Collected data
[Start]
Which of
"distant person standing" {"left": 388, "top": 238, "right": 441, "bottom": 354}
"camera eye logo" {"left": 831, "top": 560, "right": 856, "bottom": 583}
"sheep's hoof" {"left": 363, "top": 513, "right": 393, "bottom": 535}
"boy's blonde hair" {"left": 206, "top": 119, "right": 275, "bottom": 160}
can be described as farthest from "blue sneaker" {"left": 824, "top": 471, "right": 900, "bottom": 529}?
[End]
Rewrite the records, replacing "farthest" with "closest" and leaving everything else the same.

Which of
"distant person standing" {"left": 388, "top": 238, "right": 441, "bottom": 354}
"camera eye logo" {"left": 831, "top": 560, "right": 856, "bottom": 583}
"sheep's hoof" {"left": 363, "top": 513, "right": 393, "bottom": 535}
"boy's blonde hair" {"left": 206, "top": 119, "right": 275, "bottom": 160}
can be described as closest from "blue sneaker" {"left": 824, "top": 471, "right": 900, "bottom": 529}?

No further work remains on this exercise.